09/26/2024 · Paper accepted to NeurIPS 2024

Our paper, "Personalized Instance-based Navigation Toward User-Specific Objects in Realistic Environments", has been accepted to NeurIPS 2024, Datasets and Benchmarks track!

08/03/2024 · Introducing LLaVa-MORE

🔥 Today we are introducing LLaVA-MORE, a family of models that enhances LLaVA by integrating LLaMA 3.1 as the language model.
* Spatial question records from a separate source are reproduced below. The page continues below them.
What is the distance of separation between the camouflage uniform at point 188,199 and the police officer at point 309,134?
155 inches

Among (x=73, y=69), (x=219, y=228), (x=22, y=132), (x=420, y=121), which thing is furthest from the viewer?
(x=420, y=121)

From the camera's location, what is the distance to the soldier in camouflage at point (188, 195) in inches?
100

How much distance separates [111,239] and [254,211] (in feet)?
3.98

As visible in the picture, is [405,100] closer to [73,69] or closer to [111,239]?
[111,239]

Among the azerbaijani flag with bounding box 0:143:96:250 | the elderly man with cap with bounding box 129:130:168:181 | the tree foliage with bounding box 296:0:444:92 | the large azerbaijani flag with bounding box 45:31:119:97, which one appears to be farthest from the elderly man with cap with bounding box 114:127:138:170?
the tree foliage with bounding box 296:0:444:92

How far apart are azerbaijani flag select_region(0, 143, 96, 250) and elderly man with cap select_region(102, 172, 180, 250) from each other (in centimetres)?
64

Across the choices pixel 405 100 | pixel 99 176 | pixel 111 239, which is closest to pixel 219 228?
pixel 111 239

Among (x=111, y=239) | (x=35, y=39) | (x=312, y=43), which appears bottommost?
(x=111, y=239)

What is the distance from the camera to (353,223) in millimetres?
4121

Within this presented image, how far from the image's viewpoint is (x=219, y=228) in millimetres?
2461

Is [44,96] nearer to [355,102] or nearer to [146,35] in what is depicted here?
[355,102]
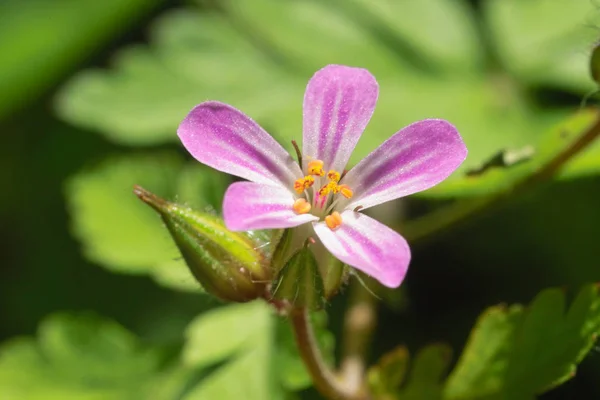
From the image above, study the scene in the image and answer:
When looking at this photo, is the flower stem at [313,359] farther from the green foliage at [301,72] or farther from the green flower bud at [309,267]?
the green foliage at [301,72]

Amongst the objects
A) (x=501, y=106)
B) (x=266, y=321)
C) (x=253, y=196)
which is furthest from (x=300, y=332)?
(x=501, y=106)

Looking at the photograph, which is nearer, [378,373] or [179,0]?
[378,373]

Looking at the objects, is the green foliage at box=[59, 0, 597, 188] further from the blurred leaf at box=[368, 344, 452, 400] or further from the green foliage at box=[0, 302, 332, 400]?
the blurred leaf at box=[368, 344, 452, 400]

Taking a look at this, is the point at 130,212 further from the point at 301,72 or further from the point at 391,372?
the point at 391,372

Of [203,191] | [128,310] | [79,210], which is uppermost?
[203,191]

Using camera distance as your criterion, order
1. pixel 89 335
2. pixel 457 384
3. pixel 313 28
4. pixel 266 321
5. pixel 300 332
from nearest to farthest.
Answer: pixel 300 332
pixel 457 384
pixel 266 321
pixel 89 335
pixel 313 28

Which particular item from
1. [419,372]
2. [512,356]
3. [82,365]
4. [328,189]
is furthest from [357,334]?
[328,189]

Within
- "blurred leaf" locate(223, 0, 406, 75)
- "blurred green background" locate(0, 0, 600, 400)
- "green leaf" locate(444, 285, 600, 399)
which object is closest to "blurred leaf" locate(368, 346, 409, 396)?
"green leaf" locate(444, 285, 600, 399)

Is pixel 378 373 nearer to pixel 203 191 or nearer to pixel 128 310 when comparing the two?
pixel 203 191
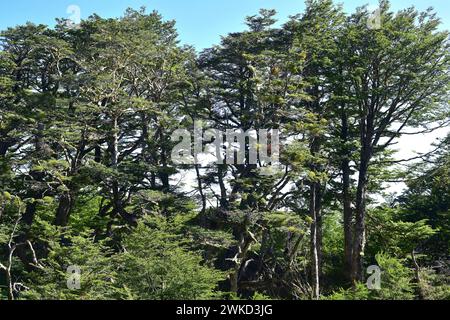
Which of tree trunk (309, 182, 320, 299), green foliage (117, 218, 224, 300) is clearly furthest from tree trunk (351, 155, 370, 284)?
green foliage (117, 218, 224, 300)

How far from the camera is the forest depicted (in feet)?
57.0

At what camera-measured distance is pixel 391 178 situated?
72.2ft

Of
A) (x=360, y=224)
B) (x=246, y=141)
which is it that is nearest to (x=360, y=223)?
(x=360, y=224)

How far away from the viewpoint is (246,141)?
19.1 metres

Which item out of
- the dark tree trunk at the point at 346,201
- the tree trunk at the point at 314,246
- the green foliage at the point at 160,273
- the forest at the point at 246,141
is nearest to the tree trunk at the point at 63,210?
the forest at the point at 246,141

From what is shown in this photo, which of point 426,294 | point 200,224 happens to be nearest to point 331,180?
point 200,224

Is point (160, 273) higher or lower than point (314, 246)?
lower

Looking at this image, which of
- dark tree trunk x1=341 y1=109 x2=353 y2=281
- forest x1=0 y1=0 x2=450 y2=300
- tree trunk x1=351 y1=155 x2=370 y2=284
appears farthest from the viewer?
dark tree trunk x1=341 y1=109 x2=353 y2=281

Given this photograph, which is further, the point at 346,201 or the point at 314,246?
the point at 346,201

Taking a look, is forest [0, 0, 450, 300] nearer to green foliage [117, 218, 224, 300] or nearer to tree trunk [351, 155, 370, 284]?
tree trunk [351, 155, 370, 284]

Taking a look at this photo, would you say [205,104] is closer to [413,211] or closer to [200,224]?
[200,224]

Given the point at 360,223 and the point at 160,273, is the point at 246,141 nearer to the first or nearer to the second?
the point at 360,223

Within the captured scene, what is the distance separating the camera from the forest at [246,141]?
17375 mm

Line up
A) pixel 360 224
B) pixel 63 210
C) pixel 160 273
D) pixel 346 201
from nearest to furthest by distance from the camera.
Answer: pixel 160 273
pixel 63 210
pixel 360 224
pixel 346 201
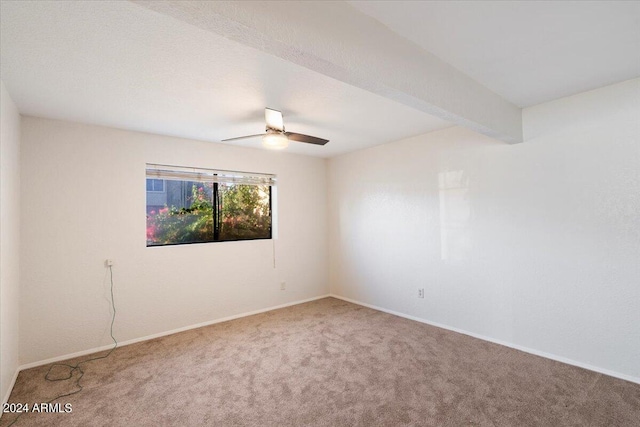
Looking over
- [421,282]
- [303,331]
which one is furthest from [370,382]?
[421,282]

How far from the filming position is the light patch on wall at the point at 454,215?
11.3ft

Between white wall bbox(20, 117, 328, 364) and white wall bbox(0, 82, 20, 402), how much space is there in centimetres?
16

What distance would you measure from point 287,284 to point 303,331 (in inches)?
47.2

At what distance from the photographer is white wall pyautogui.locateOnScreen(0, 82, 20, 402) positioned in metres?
2.26

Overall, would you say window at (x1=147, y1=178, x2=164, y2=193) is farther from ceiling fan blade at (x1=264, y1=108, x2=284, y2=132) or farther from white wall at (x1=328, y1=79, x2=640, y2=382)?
white wall at (x1=328, y1=79, x2=640, y2=382)

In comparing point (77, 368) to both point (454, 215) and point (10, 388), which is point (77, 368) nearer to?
point (10, 388)

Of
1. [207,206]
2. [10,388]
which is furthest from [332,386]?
[207,206]

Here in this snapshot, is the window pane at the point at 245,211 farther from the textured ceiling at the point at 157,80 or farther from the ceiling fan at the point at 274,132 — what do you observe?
the ceiling fan at the point at 274,132

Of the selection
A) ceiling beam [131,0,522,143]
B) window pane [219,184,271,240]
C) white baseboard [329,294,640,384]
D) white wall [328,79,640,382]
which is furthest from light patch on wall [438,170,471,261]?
window pane [219,184,271,240]

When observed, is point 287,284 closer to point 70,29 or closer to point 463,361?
point 463,361

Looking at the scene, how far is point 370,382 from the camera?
96.0 inches

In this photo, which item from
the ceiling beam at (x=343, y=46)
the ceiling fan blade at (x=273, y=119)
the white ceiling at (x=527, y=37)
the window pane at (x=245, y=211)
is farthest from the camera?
the window pane at (x=245, y=211)

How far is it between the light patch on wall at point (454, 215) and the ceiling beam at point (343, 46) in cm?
122

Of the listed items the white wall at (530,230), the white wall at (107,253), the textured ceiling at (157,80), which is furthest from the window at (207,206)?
the white wall at (530,230)
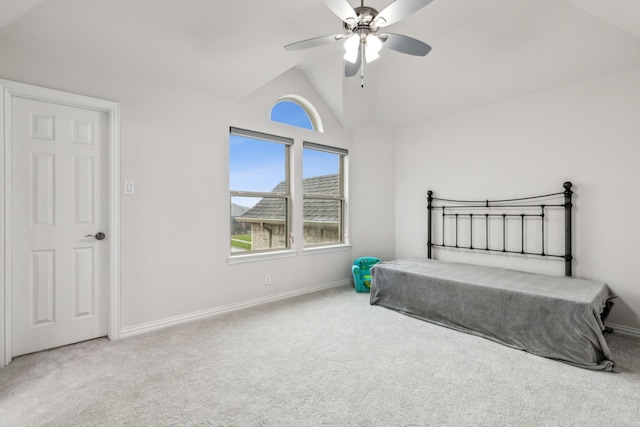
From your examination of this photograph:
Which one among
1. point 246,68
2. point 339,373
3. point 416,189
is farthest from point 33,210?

Check out our Github repo!

07/20/2024 · Oral paper accepted to BMVC 2024

Our paper, "Revisiting Image Captioning Training Paradigm via Direct CLIP-based Optimization", has been accepted for oral presentation to BMVC 2024!

07/12/2024 · Research Grant Positions Available!

👉 We have open research grant positions within the PRIN projects "MUCES - a Multimedia platform for Content Enrichment and Search in audiovisual archives" and "MUSMA: Multimedia Understanding meets Social Media Analysis". If you are interested, please get in touch!

07/04/2024 · MINERVA proposal successful!

Our proposal MINERVA, submitted to the DIGITAL-EUROHPC-JU-2023-AISC-03-01 call, and coordinated by CINECA, has been successfully approved!

07/01/2024 · Three papers accepted at ECCV 2024!

Glad to announce that we have three papers accepted at ECCV 2024: "Safe-CLIP: Removing NSFW Concepts from Vision-and-Language Models", "Contrasting Deepfakes Diffusion via Contrastive Learning and Global-Local Similarities" and "BRIDGE: Bridging Gaps in Image Captioning Evaluation with Stronger Visual Cues". 

05/16/2024 · Paper accepted to ACL 2024

Our paper, "The Revolution of Multimodal Large Language Models: A Survey", has been accepted to the ACL 2024 Findings!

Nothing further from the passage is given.